Saved data entries
──────────────────────────────

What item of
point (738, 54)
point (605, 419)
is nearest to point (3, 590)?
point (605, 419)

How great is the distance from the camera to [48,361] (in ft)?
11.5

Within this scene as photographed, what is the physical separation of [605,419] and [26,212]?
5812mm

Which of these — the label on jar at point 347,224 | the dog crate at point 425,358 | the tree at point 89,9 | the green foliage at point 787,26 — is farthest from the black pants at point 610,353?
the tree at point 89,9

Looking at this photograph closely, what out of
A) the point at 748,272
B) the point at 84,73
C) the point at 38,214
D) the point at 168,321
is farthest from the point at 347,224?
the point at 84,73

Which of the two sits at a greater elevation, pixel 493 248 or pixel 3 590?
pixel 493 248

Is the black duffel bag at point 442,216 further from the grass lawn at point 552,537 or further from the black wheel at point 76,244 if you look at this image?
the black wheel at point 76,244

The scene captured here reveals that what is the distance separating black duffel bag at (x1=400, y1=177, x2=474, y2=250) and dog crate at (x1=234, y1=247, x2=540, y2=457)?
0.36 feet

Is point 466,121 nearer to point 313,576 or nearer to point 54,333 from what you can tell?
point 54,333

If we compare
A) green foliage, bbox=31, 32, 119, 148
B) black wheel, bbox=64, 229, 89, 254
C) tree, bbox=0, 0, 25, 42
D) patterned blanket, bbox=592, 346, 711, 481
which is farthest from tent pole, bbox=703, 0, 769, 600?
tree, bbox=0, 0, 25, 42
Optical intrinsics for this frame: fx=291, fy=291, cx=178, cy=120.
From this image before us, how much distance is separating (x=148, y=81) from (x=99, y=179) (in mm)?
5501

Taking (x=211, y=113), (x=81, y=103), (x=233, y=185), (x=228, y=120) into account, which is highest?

──────────────────────────────

● THE TASK: Reproduce all of the lines above word for word, with nothing altered, left out, or added.

● FULL RESPONSE:
What item of
point (738, 54)
point (605, 419)
is nearest to point (3, 590)?
point (605, 419)

How great is the distance from the camera to [48,361] (in ft)?
11.5

Within this scene as photographed, what is the physical separation of [605,419] and [26,212]?
5812mm

Which of these — the label on jar at point 347,224 | the dog crate at point 425,358 | the tree at point 89,9 | the green foliage at point 787,26 — is farthest from the black pants at point 610,353?
the tree at point 89,9

Looking at this photograph closely, what out of
A) the point at 748,272
B) the point at 84,73
C) the point at 38,214
D) the point at 168,321
is farthest from the point at 347,224?
the point at 84,73

Which of the two sits at a greater elevation, pixel 493 248 or pixel 3 590?
pixel 493 248

Is the black duffel bag at point 442,216 further from the grass lawn at point 552,537 or further from the black wheel at point 76,244 if you look at this image?
the black wheel at point 76,244

The scene captured here reveals that what is the distance separating black duffel bag at (x1=400, y1=177, x2=474, y2=250) and dog crate at (x1=234, y1=247, x2=540, y2=457)?
0.36 feet

Is point 466,121 nearer to point 313,576 or nearer to point 54,333 from what you can tell?
point 54,333

If we compare
A) green foliage, bbox=31, 32, 119, 148
B) black wheel, bbox=64, 229, 89, 254
C) tree, bbox=0, 0, 25, 42
D) patterned blanket, bbox=592, 346, 711, 481
which is farthest from tent pole, bbox=703, 0, 769, 600?
tree, bbox=0, 0, 25, 42
Optical intrinsics for this frame: fx=291, fy=291, cx=178, cy=120.
From this image before us, how much distance is separating (x=148, y=81) from (x=99, y=179) (in mm)?
5501

Taking (x=211, y=113), (x=81, y=103), (x=233, y=185), (x=228, y=120) into account, which is highest?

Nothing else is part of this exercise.